La capacité des centres de production
30En possédant toutes les informations mentionnées ci-haut sur une base continue et en temps réel, il est alors possible d’ajuster en conséquence les calendriers de production en temps réel également. Il est donc possible d’optimiser la production en tenant compte de facteurs tels que les heures de travail en surtemps dans certains centres, de la sous-utilisation de la main-d’œuvre dans d’autres centres ou encore de l’épuisement des ouvriers dans un autre.
3. Exemples d’application
31Les chaînes logistiques globales qui traversent plusieurs fuseaux horaires sont de plus en plus nombreuses. Quelques organisations exploitant ce type de chaîne se sont déjà dotées d’un centre de contrôle semblable à celui décrit précédemment. Parmi les chaînes logistiques ayant de telles caractéristiques, on retrouve les chaînes logistiques militaires, les chaînes logistiques de navires de croisière et les chaînes logistiques de produits électroniques. La caractéristique commune liant ces domaines d’application disparates est le fait que des centres d’opérations et de production à l’échelle mondiale relèvent d’un même siège social. Ces chaînes logistiques fonctionnent également dans des environnements juste-à-temps où les marges d’erreur sont très minces. Ce sont aussi des chaînes déployant des flux de marchandise importants exigeant un suivi constant. Dans tous ces cas, un bris dans la chaîne logistique entraînerait des pénuries et des interruptions de service pouvant coûter plusieurs millions de dollars et mettre en péril la mission même de l’organisation.

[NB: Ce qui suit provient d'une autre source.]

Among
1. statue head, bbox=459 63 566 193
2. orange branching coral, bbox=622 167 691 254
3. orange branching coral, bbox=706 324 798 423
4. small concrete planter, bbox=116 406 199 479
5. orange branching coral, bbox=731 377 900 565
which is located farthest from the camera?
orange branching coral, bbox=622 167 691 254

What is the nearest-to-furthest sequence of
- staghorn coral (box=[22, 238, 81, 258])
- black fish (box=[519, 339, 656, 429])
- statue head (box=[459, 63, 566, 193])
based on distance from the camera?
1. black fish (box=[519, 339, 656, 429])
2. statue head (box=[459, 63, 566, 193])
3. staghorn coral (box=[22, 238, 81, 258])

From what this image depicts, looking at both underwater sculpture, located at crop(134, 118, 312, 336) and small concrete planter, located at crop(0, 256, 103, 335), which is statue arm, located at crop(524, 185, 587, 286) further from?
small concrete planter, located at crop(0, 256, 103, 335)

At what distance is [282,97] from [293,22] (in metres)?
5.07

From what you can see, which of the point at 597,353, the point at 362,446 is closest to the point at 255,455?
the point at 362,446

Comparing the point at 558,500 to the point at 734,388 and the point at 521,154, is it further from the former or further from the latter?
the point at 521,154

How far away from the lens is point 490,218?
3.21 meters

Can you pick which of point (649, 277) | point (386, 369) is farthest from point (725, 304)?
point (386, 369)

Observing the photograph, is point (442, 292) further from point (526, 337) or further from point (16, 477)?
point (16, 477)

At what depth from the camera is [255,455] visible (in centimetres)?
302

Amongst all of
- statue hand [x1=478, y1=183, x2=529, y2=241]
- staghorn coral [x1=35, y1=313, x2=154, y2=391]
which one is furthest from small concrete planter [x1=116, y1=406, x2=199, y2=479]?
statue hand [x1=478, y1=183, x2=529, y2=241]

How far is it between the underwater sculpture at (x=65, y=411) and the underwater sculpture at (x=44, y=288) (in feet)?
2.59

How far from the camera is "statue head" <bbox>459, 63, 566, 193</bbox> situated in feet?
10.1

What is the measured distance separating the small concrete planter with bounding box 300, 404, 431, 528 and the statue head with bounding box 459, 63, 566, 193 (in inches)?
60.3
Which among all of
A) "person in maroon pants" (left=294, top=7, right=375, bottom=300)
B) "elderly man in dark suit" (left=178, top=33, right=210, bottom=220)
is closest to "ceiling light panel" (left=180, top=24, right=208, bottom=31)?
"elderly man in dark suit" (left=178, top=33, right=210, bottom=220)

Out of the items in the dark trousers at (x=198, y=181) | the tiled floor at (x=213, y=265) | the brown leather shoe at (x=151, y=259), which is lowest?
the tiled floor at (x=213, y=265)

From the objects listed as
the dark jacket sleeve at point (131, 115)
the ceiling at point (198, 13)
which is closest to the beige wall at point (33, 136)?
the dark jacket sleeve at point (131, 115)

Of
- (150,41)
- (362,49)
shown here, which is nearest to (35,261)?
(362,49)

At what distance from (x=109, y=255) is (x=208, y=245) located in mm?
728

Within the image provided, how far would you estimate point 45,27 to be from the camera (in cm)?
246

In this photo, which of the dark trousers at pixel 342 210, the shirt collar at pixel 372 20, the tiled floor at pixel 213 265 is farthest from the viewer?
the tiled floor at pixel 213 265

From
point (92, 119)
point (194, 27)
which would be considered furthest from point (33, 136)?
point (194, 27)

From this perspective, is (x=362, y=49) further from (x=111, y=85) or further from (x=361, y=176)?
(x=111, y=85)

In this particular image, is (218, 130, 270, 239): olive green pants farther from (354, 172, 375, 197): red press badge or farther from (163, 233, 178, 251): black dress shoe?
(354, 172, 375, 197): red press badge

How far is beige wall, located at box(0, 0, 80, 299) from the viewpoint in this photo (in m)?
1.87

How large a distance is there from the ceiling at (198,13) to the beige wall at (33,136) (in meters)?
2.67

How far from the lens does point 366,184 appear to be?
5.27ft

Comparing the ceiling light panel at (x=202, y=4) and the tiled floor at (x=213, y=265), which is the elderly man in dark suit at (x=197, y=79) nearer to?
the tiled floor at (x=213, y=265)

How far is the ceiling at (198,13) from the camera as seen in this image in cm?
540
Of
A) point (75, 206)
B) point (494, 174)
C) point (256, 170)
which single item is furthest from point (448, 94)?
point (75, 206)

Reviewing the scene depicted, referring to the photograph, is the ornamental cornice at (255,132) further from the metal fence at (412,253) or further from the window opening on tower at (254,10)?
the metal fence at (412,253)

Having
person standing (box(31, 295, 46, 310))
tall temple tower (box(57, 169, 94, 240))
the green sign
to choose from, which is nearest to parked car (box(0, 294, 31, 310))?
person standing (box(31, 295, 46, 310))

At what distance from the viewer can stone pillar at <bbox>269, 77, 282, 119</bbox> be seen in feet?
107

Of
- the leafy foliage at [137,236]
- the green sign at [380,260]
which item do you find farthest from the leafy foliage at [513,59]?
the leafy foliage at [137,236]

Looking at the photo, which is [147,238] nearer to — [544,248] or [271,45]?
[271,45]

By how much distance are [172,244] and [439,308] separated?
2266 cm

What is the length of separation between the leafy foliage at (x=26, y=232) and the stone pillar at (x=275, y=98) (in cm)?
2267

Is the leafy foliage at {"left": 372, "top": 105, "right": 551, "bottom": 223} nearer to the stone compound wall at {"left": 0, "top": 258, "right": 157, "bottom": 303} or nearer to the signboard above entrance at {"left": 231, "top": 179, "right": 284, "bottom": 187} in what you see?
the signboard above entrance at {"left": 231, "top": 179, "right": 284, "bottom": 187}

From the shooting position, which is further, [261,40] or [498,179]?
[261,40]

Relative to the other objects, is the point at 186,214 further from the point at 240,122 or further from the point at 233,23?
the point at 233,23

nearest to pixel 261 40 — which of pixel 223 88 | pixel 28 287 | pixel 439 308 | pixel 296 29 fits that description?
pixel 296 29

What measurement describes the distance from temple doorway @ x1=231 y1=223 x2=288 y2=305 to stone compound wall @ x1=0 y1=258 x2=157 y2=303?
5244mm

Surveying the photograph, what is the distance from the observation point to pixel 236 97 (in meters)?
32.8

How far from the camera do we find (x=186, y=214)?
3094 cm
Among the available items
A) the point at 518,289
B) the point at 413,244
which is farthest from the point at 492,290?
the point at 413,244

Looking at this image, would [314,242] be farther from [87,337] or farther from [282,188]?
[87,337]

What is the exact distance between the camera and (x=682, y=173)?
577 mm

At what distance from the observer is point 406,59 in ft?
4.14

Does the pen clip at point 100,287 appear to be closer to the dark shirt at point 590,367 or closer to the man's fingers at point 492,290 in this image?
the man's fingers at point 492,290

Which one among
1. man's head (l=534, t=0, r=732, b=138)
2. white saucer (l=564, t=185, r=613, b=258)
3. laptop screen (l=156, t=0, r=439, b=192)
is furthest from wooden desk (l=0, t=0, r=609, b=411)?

32Par exemple, dans le cas des chaînes logistiques de navires de croisière, la fenêtre de temps disponible pour réapprovisionner les navires afin d’offrir une croisière agréable à des milliers de passagers est de seulement cinq à six heures à chaque semaine (Véronneau et Roy, 2008). Ces chaînes doivent être suivies de très près pour s’assurer que les livraisons soient effectuées tel que prévu. Si un seul camion manque à l’appel, le succès d’une croisière ainsi que des centaines de milliers de dollars en revenus sont en péril. Cependant, le modèle traditionnel de gestion de la chaîne s’effectuant durant les heures normales d’ouverture de l’entreprise, avec une segmentation des tâches par discipline (i.e. achat, transport, entreposage), répond mal aux besoins des chaînes globales qui circulent autour de la planète à travers de multiples fuseaux horaires de travail. Il serait donc approprié pour plusieurs compagnies possédant des caractéristiques semblables de miser sur des nouveaux centres de contrôle de chaînes logistiques afin d’améliorer leur efficacité et diminuer les risques et les coûts associés aux bris de celles-ci.

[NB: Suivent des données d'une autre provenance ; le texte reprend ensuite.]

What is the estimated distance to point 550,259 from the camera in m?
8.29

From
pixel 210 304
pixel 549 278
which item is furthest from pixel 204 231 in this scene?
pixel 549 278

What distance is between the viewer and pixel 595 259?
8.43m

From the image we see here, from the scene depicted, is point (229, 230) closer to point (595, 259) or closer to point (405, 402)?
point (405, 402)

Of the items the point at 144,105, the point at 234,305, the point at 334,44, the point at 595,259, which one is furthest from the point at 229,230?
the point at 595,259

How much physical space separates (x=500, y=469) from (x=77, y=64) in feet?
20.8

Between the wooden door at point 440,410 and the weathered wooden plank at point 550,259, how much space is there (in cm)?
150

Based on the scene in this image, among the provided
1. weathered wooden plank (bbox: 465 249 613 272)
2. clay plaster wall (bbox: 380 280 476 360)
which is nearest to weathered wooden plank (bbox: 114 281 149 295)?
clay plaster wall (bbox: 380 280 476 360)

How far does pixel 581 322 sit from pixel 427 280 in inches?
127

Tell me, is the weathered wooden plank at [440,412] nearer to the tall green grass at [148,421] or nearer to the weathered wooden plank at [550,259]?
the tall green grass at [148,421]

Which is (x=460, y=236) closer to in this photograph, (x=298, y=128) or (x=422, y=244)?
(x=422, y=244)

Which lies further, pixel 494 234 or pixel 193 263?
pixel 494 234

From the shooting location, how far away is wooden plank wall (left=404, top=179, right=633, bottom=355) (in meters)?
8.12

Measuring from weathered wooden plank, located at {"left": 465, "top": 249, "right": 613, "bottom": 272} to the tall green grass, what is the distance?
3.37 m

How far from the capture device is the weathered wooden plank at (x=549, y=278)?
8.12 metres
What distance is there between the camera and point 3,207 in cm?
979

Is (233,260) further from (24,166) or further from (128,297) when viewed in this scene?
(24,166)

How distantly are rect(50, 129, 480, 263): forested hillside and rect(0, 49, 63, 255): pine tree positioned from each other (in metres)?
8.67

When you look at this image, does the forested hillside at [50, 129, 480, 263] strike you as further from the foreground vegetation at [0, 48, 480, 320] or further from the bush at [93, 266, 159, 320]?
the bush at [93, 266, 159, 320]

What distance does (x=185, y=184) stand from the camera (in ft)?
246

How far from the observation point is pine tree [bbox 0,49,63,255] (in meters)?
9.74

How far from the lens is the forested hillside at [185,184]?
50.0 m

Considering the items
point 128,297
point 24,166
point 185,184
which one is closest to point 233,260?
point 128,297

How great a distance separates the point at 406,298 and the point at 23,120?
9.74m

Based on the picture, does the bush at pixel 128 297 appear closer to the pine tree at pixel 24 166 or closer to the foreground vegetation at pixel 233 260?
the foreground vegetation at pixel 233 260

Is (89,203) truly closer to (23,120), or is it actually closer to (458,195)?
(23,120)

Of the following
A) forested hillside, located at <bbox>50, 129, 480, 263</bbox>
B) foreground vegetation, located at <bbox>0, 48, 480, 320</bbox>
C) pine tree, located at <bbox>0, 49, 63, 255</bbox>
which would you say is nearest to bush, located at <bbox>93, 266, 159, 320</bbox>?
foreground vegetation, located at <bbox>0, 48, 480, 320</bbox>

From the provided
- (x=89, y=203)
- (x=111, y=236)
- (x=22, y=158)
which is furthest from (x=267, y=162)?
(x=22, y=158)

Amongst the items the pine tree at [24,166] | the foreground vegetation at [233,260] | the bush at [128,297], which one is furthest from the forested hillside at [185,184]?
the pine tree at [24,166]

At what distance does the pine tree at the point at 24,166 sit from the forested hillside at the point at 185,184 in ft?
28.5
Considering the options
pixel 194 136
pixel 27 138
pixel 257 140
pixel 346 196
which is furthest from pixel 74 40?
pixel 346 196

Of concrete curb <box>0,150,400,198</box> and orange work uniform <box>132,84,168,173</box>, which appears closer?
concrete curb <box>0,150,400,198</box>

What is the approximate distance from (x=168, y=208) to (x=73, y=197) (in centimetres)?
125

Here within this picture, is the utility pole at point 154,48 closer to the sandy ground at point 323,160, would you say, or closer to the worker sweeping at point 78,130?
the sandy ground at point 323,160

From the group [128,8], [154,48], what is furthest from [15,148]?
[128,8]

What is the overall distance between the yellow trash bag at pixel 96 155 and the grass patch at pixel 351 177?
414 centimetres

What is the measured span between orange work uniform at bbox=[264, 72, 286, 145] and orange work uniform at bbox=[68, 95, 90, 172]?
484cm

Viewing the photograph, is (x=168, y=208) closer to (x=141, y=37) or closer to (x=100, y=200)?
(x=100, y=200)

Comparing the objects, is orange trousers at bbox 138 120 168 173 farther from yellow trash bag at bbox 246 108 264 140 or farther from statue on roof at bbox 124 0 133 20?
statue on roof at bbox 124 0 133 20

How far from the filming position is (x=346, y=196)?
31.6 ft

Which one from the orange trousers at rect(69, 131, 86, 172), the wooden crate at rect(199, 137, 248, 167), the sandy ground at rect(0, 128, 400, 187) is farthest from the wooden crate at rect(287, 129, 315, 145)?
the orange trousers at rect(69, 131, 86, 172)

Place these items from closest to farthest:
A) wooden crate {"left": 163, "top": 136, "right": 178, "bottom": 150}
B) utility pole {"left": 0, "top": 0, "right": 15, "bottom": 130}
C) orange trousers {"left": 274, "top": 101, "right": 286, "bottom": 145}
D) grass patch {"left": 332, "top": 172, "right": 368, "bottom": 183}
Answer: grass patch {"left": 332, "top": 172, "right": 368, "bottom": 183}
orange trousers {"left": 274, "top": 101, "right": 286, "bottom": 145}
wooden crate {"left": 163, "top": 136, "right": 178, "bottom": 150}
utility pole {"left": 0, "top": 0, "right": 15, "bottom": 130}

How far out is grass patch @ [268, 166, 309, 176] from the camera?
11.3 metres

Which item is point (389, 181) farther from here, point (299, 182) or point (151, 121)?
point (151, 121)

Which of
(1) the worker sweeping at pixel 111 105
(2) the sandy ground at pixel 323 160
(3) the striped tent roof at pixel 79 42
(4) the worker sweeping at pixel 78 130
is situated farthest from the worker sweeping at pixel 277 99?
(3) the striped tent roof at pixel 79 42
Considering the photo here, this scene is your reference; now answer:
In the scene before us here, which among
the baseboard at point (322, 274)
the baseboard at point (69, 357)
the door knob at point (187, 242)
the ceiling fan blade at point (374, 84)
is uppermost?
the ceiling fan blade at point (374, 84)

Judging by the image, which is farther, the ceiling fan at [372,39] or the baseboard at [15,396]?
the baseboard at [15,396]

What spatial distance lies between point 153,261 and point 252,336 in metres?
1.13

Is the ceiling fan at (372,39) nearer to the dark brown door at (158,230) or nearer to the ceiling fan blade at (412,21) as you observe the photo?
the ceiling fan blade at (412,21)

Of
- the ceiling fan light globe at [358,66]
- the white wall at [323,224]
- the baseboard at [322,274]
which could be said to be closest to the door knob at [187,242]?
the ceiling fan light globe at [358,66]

33À cet égard, il est intéressant de noter que la compagnie IBM s’est récemment dotée d’un tel centre de contrôle virtuel (Virtual Command Center) afin d’assurer la visibilité de sa chaîne logistique et de faciliter la collaboration des différents acteurs (fournisseurs, fabricants, distributeurs, etc.) dans la chaîne mondiale. Ce centre se compose de trois éléments principaux dénommés « hubs », soit le hub demande, le hub fournisseurs et le hub logistique. On vise donc l’intégration complète de la chaîne logistique en permettant aux gestionnaires de réagir immédiatement (en temps réel) à des variations subites dans l’offre et la demande ainsi qu’à des événements imprévus. On vise également une synchronisation accrue des activités du réseau logistique et une meilleure collaboration entre les différents acteurs de la chaîne (Lin, 2008).
CONCLUSION
34Au cours des dernières années, une multitude d’études aux méthodologies variées ont mis en exergue les avantages liés aux approches collaboratives de planification de la production et au partage d’informations, notamment les ventes au point de consommation, les stocks et la capacité. Dans un contexte où les chaînes logistiques s’internationalisent et se complexifient, le présent article suggère d’étendre l’approche collaborative aux activités de contrôle en temps réel et propose un modèle des principales fonctions de tels centres de contrôle.
35La façon conventionnelle de gérer les chaînes logistiques n’est plus du tout adaptée aux défis que doivent relever les gestionnaires œuvrant au sein d’entreprises globalisées. Il arrive de plus en plus souvent que des gestionnaires soient réveillés en pleine nuit pour prendre des décisions urgentes concernant une activité se déroulant dans un autre fuseau horaire. En plus de la fatigue causée aux gestionnaires, cette façon de faire est loin d’être efficace. Les entreprises se doivent de concevoir de nouvelles structures pour assurer le bon fonctionnement de leur chaîne logistique mondiale. L’accès à des informations clés en continu qui facilitent la prise de décisions rapides et appropriées apparaît comme étant un atout essentiel pour les chaînes logistiques d’aujourd’hui. Quelques entreprises ont déjà mis en place de tels centres de contrôle, c’est notamment le cas de IBM et de certaines entreprises de croisières. L’étude de telles expériences nous apparaît des plus pertinentes. Enfin, l’étude de d’autres domaines d’activités où on utilise déjà depuis plusieurs années des centres de même nature nous apparaît également souhaitable. En effet, les centres de contrôle des systèmes de transport comme le métro, la poste et les chemins de fer ainsi que le centre de contrôle de la NASA sont tous susceptibles de constituer de belles sources d’inspiration pour les gestionnaires logistiques.